**CHALLENGE 1**.
Put everything in the records from their start down to and including the line containing "Transcribe the sheet" into a numbered list, leaving out blank lines.

**TEXT**.
begin

Part 1: The Skills of Reasoning

part01

The first part of this two-part book introduces some important skills that will help you to reason better. These are the skills taught in the discipline of logic as practiced within English-speaking institutions of higher education where this discipline focuses on identifying and evaluating arguments. Thus the chapters that compose the first part of this text explain certain widely used techniques that will assist you in identifying and evaluating arguments.
It is important that we do not confuse the skills of reasoning explained here with the virtues of inquiry that will be the focus of the second part of the text. There are various ways to distinguish between skills on the one hand and virtues on the other.1 But perhaps the most important difference between the two is the following: a person is not deficient as a person for lacking any particular skills, but a person is deficient as a person for lacking virtues, including intellectual ones. By way of illustration, we would not say that a person was worse as a person for failing to have the basketball skills of LeBron James. Likewise, we would not say that LeBron James is better as a person for having the particular basketball skills he has. Of course, someone who doesn’t have James’s skills is worse as a basketball player than James. But the point here is that she is not worse as a person than James. However, a person who lacks virtues does lack something as a person. A person who is not courageous but is instead cowardly is worse off as a person than someone who is courageous. And the same goes for intellectual virtues and vices. A person who is intellectually arrogant is worse off as a person than a person who is not intellectually arrogant.
The particular skills introduced in this first part of the book, then, are not necessary for making you better as a person. Learning to draw Venn diagrams and to construct formal proofs of arguments using the Proof Method does not make one a better human being. But this is not to say that acquiring these skills is not valuable at all. While having one particular skill does not make a person better as a person than other persons with different skills, it is nonetheless true that having some skill or other is of great value to us as persons. It would be bad for James if he had no skills at all—even bad for him as a person. To live excellent lives, we need some skills. And to lead intellectually excellent lives, we need some skills in reasoning. The skills in reasoning introduced here could be replaced by other skills—skills that don’t require drawing overlapping circles to represent arguments or using arrows and wedges to symbolize premises in arguments. But without some skill set or other to aid one in reasoning, one does lack something as a person. It is important for our personal flourishing that we reason well, and having some skill set or other to help us with this makes a contribution to our flourishing.

end

**RECORDED INFORMATION**.
begin

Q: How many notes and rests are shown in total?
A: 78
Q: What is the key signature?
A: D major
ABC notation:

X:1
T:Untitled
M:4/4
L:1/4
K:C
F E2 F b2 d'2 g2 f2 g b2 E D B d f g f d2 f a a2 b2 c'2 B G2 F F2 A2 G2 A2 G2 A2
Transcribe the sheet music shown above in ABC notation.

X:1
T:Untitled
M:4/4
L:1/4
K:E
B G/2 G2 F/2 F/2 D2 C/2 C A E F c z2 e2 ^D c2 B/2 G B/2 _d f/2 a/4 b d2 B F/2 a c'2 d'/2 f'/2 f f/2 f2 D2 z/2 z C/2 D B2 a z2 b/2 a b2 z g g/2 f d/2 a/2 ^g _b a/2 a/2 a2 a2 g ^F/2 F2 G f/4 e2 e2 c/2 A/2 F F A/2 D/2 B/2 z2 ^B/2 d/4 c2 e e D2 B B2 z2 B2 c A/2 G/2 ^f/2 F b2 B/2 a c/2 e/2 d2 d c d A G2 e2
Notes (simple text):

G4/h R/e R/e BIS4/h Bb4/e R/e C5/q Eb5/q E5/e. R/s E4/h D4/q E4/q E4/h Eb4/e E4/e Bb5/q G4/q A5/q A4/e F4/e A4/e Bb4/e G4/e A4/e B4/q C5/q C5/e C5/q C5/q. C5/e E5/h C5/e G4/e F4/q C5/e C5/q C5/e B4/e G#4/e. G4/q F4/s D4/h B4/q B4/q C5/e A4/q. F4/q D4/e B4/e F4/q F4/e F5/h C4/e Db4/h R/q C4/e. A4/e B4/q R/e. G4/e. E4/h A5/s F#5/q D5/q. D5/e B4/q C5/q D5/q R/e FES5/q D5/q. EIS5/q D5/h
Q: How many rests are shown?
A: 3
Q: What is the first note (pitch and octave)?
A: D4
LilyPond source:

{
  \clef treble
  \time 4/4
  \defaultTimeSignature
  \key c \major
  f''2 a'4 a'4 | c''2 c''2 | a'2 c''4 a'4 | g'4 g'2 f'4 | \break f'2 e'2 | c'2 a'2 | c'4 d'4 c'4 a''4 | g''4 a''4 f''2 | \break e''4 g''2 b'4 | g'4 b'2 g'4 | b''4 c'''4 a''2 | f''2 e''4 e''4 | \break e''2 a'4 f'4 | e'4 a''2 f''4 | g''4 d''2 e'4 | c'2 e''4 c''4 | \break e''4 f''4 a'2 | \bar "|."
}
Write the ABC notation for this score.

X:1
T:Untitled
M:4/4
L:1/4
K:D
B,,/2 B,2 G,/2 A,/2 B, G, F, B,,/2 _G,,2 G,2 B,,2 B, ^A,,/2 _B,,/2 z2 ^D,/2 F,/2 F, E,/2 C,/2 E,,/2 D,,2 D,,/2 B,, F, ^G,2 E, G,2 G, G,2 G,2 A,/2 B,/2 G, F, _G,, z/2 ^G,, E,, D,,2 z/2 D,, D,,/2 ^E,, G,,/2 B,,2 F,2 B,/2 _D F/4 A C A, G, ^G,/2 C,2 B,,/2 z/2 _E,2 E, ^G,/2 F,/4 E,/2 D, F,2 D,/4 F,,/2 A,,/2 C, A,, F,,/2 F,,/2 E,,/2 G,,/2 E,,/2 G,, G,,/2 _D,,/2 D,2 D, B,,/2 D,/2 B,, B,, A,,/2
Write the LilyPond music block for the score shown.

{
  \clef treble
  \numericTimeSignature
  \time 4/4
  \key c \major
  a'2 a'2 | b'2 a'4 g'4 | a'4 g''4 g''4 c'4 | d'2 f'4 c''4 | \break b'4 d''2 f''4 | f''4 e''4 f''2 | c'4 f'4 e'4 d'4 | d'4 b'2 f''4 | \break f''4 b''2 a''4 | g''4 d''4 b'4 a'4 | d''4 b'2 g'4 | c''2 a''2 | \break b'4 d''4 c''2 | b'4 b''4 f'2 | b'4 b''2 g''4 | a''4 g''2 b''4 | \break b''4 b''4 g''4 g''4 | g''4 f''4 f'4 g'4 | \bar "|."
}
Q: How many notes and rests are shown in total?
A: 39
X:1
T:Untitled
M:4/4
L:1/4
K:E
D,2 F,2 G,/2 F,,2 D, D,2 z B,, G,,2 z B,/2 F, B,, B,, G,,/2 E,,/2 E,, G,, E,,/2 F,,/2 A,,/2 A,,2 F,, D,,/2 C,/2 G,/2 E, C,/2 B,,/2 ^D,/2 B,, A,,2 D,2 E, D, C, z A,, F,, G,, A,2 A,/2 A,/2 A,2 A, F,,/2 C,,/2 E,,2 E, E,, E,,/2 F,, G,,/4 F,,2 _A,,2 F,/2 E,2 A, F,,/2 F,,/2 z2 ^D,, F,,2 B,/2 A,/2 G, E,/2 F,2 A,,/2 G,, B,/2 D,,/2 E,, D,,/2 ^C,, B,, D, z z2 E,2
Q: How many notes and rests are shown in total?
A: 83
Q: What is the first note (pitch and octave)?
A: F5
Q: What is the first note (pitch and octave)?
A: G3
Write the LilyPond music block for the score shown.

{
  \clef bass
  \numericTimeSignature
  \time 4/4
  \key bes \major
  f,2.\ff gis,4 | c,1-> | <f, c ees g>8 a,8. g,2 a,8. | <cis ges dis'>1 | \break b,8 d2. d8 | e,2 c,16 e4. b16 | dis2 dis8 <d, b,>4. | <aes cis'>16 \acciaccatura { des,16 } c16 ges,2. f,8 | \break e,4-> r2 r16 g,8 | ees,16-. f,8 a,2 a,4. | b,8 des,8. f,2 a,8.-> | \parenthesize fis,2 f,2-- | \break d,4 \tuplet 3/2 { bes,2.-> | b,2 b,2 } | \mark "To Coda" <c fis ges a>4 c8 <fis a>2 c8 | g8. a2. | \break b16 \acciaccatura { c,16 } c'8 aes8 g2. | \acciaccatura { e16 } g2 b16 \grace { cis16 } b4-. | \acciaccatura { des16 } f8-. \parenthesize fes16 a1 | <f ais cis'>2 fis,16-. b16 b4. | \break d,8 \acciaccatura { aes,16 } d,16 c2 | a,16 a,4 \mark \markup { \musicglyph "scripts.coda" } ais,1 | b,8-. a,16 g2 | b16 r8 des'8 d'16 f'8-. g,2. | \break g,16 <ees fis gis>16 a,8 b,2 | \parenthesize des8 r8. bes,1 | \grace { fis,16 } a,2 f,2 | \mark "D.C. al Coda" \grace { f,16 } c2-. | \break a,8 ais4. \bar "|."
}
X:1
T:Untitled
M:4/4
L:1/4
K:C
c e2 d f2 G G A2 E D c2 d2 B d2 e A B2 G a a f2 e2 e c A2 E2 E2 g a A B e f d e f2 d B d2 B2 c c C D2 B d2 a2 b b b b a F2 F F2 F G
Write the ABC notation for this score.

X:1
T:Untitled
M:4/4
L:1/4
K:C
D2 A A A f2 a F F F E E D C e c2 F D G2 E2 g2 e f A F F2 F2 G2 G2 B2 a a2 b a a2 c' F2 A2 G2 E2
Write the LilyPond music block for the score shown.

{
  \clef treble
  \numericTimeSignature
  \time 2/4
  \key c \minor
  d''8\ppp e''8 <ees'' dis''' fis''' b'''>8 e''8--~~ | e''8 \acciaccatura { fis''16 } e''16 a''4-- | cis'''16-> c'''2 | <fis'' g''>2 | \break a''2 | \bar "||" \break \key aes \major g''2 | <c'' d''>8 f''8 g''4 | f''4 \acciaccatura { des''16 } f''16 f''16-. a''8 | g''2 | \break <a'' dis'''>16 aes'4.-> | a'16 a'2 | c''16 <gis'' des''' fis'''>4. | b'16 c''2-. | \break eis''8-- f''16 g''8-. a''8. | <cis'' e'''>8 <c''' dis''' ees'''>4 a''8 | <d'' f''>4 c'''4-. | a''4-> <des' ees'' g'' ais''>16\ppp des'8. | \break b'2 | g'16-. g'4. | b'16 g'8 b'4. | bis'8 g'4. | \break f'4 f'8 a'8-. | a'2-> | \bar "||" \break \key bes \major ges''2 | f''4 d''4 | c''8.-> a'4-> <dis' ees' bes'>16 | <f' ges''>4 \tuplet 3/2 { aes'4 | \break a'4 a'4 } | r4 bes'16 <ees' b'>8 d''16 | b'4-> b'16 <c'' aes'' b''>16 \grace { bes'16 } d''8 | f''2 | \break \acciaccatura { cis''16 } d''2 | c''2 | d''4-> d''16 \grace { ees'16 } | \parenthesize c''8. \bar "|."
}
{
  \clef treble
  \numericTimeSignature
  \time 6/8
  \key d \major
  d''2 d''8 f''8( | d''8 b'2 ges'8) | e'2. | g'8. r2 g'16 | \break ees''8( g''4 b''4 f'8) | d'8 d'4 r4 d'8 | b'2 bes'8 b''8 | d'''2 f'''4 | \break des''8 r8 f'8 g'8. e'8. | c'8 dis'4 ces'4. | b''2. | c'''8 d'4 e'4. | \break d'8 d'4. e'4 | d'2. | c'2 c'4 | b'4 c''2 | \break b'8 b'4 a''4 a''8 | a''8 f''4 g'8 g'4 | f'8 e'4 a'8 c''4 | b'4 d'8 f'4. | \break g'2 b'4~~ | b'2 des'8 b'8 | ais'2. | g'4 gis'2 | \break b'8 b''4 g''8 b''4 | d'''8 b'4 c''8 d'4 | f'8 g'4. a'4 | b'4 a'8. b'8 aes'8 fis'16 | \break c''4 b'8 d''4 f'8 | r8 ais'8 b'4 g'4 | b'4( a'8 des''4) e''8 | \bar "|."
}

end

**CHALLENGE 2**.
In the text, which discipline teaches the skills introduced in the first part of the book?

**COMPLETE OUTPUT 1**.
1. Q: How many notes and rests are shown in total?
2. A: 78
3. Q: What is the key signature?
4. A: D major
5. ABC notation:
6. X:1
7. T:Untitled
8. M:4/4
9. L:1/4
10. K:C
11. F E2 F b2 d'2 g2 f2 g b2 E D B d f g f d2 f a a2 b2 c'2 B G2 F F2 A2 G2 A2 G2 A2
12. Transcribe the sheet music shown above in ABC notation.

**COMPLETE OUTPUT 2**.
Logic.